When this occurs, I try to educate the client as to why we cannot comply with the request. “Why not?” is typically the retort. The number one reason is the information may be very dated and not reflect the current environmental conditions at a property. The American Society of Testing Materials (ASTM) has been issuing standards to the environmental consulting industry every 5-8 years since 1994. Within the standard there is a 180-day (six month) shelf life. After that, new interviews and site reconnaissance is recommended along with updating the database requirements which lists important sites like state hazardous waste sites (SHWS) among other listings that could impact the property. In the new buyer scenario, that entity needs to have their own report as there are legal protections covered under the innocent landowner defense. Without a current ASTM report, that protection may be lost. Considering the price of a phase one report is between $2,000-$3,000, call it a cheap insurance policy to get that protection. So merely certifying an old report to a new buyer (or their lender) will not meet that threshold.

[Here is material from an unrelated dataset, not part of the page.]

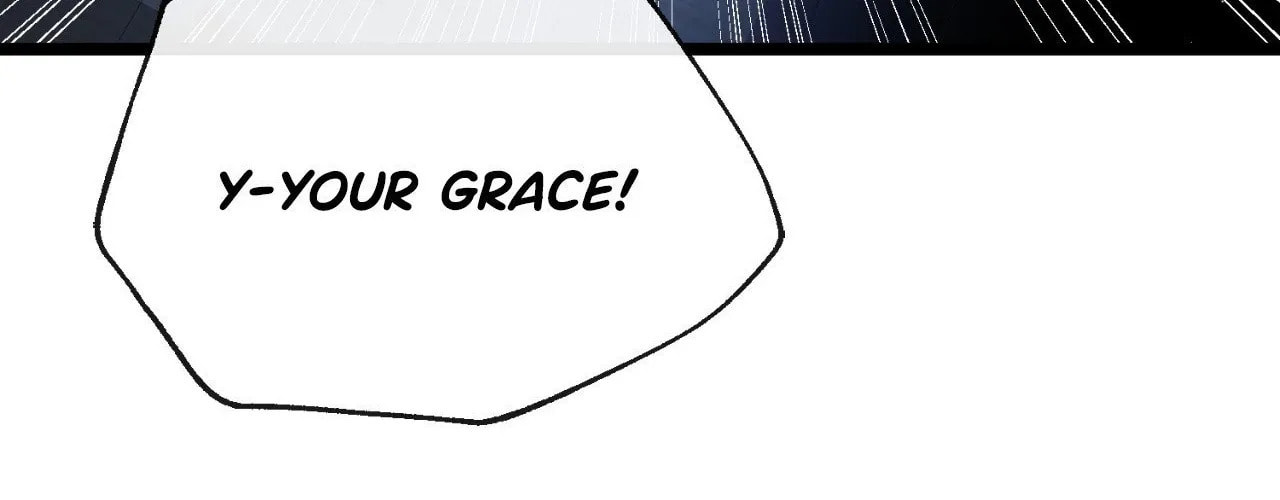 Fever Chapter 42 page 8 -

Another factor to consider is who the original report was prepared for? When working for a lending institution, the consultant retained should be looking at the risk through the prism of the lender. As there are many tools and legal instruments lenders can use to mitigate the risk, a consultant should be cognizant of that. For instance, if a state has an exemption for registering buried oil tanks due to the nature of the asset class (typically residential), a consultant should point that out. The lender can decide to request additional information or services such as soil borings or merely move past the issue with the knowledge that their borrower is “in compliance” with the oil tank regulations. Since banks may provide a copy of that report to the borrower at closing, the report can resurface several years later when the borrower decides to sell. One would think the buyer would like the opportunity to understand that the previous lender’s risk can be different than theirs if they become the property owner. New York is a buyer beware state and has a strict liability statue which means whoever is the property owner at the time contamination is discovered is the responsible party in the eyes of the regulators. The new buyer may decide not to proceed with additional testing, but this is a discussion that should happen within the parameters of a new environmental report.

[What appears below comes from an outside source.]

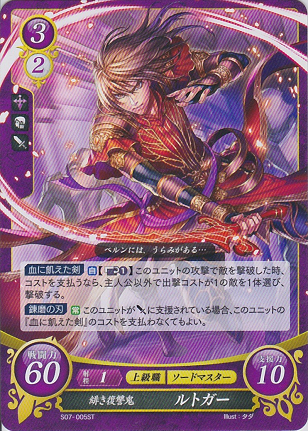 207005050.png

Another risky scenario that arises is when a buyer wants to redevelop the property. So, relying on an old report that was part of a refinance can be woefully inaccurate to the risks that lay beneath the ground. Environmental consulting should be just that; consulting. That means understanding the needs of the client and advising them correctly. Not knowing or not asking if the client plans on redeveloping a site (especially in former industrial areas) can result in missing issues like impacted soil being present, whether or not the information in the phase one outlines that. Fill material is inherently present in many areas of New York City and the New Jersey coastline and when it is disturbed or being removed, it must be handled and disposed of legally. Just checking boxes on a phase one template may not bear out that potential risk. And when that client says, “I just need a report that my bank will accept so I can close,” it’s time to pick up the phone and explain why that is not really due diligence. Many construction jobs have been delayed or experienced escalated soil disposal costs by not anticipating this issue.
ASTM is currently working on the next version of the 1527 environmental standard which is scheduled to be released in 2021 (in which I am part of the committee). This group of dedicated professionals represent many who have spent decades in the environmental consulting arena. Since 1994 each new version of the standard brings out best practices that the industry has learned over the past quarter of a century. Topics such as All Appropriate Inquiry (AAI) and addressing the potential for vapors that may be present from current and past releases within a report have helped enhance the quality of the information provided to the end user.
So, if you are a buyer, accept the prior report from the seller as a guide but do not rely on the contents. And as a lender, require that a consultant on your approved list prepares a current report to the ASTM standards (as well as your own internal requirements). This will probably be the most inexpensive part of the closing costs and provide a valuable tool for your risk management practices.
Chuck Merritt, LEED AP, is the president of Merritt Environmental Consulting Corp., Hauppauge, N.Y.